Cerise sur le gâteau, le contexte politique se détériore à grande vitesse, avec la montée de l’extrême droite (parti AFD), la colère des agriculteurs et des transporteurs routiers, les fissures dans la coalition gouvernementale. Les finances publiques étaient la fierté de l’Allemagne, en comparaison de la France ou de l’Italie. C’est encore partiellement justifié, avec un ratio de dette publique de seulement 65% du PIB (112% pour la France…). Mais la décision inattendue de la Cour Constitutionnelle de Karlsruhe de refuser un transfert de 60 milliards d’euros au profit du budget complique sérieusement le bouclage de ce budget pour 2024 et sans doute au-delà.
Face à tous ces défis, la sphère financière demeure imperturbable. Inconscience, croyance des marchés financiers dans la thèse du simple trou d’air du meilleur élève de la zone euro, retards dans les ajustements de la finance par rapport à l’économie réelle ? On ne sait trop. Les taux d’intérêt allemands demeurent les taux sans risques de la zone euro, et le spread payé par la France n’a pas diminué. Les agences de notation ne révisent pas le (AAA) de l’Allemagne, du moins pour l’instant.
Les conséquences européennes
Par-delà le jugement des marchés financiers, la fragilité actuelle de l’Allemagne – dont il serait absurde de se réjouir – a déjà des conséquences durables sur l’Europe à plusieurs égards. D’abord, l’Allemagne, première puissance économique de la zone, est pour quelque temps un boulet pour la croissance européenne. La médiocrité de cette croissance, qui tient à l’insuffisance quasi générale de la croissance potentielle, donc à des facteurs structurels, est accentuée par l’absence d’un pays-locomotive dans la zone. Ensuite, l’affaiblissement de l’Allemagne, même s’il devait être seulement conjoncturel, pousse ce pays à accepter des compromis qu’il ne validerait pas s’il était resté sur son petit nuage.
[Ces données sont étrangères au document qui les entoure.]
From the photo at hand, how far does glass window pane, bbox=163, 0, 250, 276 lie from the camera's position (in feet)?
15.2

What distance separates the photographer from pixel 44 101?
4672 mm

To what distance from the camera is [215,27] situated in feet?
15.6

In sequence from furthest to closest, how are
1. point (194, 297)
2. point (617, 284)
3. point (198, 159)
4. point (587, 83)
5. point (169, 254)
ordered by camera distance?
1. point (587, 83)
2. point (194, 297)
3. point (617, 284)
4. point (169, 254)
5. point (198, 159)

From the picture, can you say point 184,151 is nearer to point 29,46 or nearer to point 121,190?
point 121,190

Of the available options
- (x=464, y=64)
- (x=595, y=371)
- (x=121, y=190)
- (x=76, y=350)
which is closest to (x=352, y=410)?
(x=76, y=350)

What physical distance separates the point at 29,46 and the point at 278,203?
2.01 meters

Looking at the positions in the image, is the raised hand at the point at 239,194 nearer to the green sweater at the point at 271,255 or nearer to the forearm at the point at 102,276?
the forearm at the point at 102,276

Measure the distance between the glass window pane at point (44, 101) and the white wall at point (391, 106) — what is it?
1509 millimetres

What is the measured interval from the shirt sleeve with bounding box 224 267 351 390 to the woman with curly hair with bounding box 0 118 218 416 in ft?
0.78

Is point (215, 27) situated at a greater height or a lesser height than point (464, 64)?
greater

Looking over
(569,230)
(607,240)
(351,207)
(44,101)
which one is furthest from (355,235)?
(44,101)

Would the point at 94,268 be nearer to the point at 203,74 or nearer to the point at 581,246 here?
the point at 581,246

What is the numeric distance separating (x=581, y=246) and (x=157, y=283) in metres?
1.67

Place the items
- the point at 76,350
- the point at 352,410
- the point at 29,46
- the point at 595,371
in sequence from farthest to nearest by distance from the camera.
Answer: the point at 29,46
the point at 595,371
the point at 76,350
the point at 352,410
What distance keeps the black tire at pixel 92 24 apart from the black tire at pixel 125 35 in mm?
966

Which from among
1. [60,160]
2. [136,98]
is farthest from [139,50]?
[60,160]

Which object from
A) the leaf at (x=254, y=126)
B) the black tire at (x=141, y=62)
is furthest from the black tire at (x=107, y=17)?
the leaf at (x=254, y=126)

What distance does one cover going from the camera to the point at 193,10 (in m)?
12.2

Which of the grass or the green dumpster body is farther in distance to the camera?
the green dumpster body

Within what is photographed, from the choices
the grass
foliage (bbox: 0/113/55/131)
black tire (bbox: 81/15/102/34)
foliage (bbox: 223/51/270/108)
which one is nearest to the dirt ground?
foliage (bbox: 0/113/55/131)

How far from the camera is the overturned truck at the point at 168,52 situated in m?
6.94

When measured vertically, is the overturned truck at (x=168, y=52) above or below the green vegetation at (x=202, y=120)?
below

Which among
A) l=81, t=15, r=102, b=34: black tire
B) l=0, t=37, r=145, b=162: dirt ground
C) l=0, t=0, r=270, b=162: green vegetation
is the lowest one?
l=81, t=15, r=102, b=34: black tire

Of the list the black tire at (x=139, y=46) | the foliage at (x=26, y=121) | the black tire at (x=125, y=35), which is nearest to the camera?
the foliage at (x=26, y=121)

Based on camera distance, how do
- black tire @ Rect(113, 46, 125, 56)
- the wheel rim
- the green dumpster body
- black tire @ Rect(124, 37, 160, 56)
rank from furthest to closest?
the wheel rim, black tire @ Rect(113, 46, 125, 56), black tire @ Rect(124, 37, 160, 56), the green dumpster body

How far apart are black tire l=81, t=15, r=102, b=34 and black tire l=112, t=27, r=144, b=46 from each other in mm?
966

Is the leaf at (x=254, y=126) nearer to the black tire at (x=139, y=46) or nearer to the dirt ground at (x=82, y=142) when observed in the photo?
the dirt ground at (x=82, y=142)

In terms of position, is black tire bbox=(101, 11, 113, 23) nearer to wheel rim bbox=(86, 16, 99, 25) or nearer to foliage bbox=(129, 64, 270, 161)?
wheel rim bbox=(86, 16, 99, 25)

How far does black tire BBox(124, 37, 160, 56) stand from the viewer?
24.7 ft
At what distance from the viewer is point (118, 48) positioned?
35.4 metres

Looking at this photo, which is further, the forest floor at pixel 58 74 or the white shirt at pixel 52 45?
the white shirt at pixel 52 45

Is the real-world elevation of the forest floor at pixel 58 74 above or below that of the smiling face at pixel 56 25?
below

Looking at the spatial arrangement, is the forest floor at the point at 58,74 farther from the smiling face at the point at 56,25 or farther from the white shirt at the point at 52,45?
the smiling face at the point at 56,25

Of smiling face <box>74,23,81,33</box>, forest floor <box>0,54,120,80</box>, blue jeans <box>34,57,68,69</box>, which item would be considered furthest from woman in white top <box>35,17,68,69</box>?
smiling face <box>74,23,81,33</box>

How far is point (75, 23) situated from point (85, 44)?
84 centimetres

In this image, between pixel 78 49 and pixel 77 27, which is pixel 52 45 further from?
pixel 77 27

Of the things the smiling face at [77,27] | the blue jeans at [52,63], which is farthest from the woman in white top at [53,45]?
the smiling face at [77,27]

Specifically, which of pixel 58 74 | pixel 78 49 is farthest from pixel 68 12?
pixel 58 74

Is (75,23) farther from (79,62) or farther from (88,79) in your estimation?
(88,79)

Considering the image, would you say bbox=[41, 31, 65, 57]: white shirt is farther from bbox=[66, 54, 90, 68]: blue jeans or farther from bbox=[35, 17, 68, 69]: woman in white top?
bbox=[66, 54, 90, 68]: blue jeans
A quelque chose malheur est bon !
Ce n’est sans doute pas un hasard complet si le Président Macron, lors de son intervention à Davos la semaine dernière, indique « qu’il faut peut-être à nouveau oser les eurobonds » pour mutualiser des financements de long terme. On se souvient combien nos amis allemands avaient résisté pendant longtemps au lancement de la première vague d’eurobonds… Enfin, les tracas actuels de la gouvernance politique en Allemagne donnent, par contraste, un rôle croissant à des pays adeptes de l’orthodoxie financière à l’allemande mais de poids économique plus modeste comme les Pays-Bas, l’Autriche ou la Finlande. On constate ainsi des rééquilibrages en Europe, reflétant le désir légitime des « petits » pays de compter, et qui modifient sensiblement le processus de décision collective. On l’avait déjà constaté lors de l’adoption du plan de relance européen face au Covid, adoption retardée par la susceptibilité de certains de ces pays trop longtemps négligés.